Output the data between the lines holding "Among the provided" and "40074 millimetres", inclusive, as a two-column CSV with the columns text and answer. Give one row per text with its answer, put each field in quotes, and replace line breaks with spaces.

-- MATERIAL start --

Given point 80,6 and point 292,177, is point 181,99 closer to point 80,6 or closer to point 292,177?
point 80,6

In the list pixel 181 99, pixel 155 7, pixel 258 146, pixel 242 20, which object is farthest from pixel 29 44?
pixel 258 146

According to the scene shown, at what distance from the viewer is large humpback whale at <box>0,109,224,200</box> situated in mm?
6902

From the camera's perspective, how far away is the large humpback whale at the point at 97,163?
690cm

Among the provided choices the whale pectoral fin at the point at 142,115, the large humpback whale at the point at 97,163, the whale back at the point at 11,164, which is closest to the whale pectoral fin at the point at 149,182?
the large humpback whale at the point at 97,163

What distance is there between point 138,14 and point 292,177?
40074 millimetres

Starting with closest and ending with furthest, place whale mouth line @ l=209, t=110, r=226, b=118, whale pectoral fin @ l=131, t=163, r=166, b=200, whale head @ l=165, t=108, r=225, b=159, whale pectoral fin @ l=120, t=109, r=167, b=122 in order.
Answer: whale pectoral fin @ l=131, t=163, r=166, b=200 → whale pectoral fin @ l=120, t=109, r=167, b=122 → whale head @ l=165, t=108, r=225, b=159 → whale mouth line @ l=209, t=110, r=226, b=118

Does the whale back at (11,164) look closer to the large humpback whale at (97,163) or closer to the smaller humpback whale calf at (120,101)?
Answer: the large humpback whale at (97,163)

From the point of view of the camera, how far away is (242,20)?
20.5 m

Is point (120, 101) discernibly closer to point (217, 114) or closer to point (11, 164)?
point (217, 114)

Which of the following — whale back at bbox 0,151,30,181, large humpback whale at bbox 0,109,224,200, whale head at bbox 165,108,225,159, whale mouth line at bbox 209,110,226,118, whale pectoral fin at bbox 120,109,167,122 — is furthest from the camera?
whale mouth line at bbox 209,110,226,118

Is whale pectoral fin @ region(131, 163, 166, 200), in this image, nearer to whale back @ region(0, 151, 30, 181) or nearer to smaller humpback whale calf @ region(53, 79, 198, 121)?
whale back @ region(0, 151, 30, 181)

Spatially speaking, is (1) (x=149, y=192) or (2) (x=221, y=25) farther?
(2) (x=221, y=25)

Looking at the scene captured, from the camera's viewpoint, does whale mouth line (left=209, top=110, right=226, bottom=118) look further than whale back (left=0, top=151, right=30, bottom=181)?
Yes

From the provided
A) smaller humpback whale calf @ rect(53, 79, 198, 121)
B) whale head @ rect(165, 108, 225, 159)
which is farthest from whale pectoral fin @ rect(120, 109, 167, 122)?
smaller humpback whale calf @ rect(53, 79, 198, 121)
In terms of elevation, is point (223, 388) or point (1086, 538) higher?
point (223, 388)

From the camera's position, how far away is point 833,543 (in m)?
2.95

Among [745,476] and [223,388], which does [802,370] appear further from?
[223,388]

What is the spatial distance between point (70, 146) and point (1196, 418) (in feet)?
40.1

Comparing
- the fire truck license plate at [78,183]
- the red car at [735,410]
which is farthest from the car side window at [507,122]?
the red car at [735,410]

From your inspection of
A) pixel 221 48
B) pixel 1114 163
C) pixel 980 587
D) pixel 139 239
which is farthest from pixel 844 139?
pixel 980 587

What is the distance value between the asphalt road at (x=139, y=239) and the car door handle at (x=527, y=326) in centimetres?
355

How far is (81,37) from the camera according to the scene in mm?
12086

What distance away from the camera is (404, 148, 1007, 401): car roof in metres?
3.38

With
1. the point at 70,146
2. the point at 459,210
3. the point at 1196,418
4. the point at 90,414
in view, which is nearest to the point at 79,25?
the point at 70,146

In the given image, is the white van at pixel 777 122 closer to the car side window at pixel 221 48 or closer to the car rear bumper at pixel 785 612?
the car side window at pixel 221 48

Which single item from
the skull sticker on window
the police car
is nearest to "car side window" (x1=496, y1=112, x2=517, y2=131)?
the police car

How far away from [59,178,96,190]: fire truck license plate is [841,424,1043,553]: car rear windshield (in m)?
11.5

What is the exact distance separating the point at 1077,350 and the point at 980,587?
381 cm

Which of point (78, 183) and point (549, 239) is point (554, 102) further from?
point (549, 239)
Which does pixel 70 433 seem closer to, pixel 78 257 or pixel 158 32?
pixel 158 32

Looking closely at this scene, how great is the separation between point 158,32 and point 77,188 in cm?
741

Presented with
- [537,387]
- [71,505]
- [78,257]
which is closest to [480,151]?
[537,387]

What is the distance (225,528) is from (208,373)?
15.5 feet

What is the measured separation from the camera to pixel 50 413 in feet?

-- MATERIAL end --

> _ANSWER FOR THIS EXERCISE_
text,answer
"Among the provided choices the whale pectoral fin at the point at 142,115, the large humpback whale at the point at 97,163, the whale back at the point at 11,164, which is closest to the whale pectoral fin at the point at 149,182?","the large humpback whale at the point at 97,163"
"What distance is there between point 138,14 and point 292,177?","40074 millimetres"